As a last exercise, we superimpose the loading vectors and score vectors onto a single graph called the biplot. To do this, again, bring up the main principal component dialog and under the Display group select Biplot (scores & loadings). As in the previous exercise, under the Graph options group, select Label all obs. from the Obs. labels dropdwon, and hit OK. We summarize these steps in Figure 13.

From an inferential standpoint, there's little to contribute beyond what we laid out in each of the previous two sections. Nevertheless, having both the loading and score vectors appear on the same graph visually reinforces our previous analysis. Accordingly, we close this section with just the graphical output.

### Concluding Remarks

In Part I of this series we laid out the theoretical foundations underlying PCA. Here, we used EViews to conduct a brief data exploratory implementation of PCA on serious crimes across 50 US states. Our aim was to illustrate the use of numerous PCA tools available in EViews with brief interpretations associated with each.

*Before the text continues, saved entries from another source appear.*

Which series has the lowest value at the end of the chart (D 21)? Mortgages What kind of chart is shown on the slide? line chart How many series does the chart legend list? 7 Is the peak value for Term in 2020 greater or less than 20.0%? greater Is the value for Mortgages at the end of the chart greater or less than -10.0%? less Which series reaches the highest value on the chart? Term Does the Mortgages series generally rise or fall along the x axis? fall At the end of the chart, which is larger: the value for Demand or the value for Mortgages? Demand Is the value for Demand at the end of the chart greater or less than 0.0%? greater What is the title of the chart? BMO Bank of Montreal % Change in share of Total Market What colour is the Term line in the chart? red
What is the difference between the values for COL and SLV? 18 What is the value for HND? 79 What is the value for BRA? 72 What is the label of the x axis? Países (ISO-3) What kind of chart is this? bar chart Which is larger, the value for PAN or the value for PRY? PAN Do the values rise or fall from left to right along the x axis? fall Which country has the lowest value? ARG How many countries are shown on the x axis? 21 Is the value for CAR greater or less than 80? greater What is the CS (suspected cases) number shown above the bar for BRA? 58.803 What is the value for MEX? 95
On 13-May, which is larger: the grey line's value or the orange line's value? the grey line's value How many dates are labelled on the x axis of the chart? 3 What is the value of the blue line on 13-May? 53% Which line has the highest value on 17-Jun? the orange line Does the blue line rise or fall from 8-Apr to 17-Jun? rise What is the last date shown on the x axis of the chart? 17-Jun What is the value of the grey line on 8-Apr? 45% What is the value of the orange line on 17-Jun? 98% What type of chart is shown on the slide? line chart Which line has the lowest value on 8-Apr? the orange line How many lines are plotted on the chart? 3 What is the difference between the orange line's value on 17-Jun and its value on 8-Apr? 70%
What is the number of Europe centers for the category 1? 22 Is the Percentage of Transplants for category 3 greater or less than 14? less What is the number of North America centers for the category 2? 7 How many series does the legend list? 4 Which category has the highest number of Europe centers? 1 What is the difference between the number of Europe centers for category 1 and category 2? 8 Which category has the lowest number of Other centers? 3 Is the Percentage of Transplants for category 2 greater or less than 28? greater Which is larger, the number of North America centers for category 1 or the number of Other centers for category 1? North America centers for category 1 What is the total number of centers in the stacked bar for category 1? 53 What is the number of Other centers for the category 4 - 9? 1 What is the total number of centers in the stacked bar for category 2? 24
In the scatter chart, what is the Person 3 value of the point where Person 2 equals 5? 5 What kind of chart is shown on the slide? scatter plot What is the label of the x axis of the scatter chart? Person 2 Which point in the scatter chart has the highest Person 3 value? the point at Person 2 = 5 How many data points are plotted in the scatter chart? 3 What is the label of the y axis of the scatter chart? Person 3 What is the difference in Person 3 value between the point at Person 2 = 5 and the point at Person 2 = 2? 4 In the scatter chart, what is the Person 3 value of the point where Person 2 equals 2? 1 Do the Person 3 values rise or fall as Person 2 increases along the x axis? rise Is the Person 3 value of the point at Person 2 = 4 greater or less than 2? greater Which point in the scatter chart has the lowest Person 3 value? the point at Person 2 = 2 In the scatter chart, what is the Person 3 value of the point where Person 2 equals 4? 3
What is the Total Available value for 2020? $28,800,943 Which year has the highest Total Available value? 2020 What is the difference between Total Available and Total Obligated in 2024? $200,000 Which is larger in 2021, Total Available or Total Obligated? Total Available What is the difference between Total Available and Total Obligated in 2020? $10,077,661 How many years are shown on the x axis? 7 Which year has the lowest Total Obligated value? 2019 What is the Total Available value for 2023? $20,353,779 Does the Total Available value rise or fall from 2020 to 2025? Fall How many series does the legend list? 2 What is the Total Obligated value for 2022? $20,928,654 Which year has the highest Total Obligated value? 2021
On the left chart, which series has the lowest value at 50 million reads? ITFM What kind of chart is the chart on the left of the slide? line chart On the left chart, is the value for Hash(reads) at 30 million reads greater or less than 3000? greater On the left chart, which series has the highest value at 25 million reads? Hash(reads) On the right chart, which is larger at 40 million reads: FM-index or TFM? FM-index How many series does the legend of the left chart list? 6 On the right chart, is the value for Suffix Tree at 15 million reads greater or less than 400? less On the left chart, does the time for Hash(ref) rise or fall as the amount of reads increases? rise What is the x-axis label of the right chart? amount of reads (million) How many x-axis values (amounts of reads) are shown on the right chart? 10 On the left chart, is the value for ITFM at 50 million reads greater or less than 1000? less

In closing, we would like to point out that apart from the main principal component dialog we used above, EViews also offers a Make Principal Components... proc function which provides a unified framework for producing vectors and matrices of the most important objects related to PCA. These include the vector of eigenvalues, the matrix of eigenvectors, the matrix of loading vectors, as well as the matrix of scores. To access this function, open the crime group from the workfile, click on Proc and click on Make Principal Components.... We summarize this in Figures 15a and 15b below.

 Figure 15a: Group Proc: Make Principal Components... Figure 15b: Make Principal Components Dialog
From here, one can insert names for all objects one wishes to place in the workfile, select the scaling one wishes to use in the creation of the loading and score vectors, and hit OK.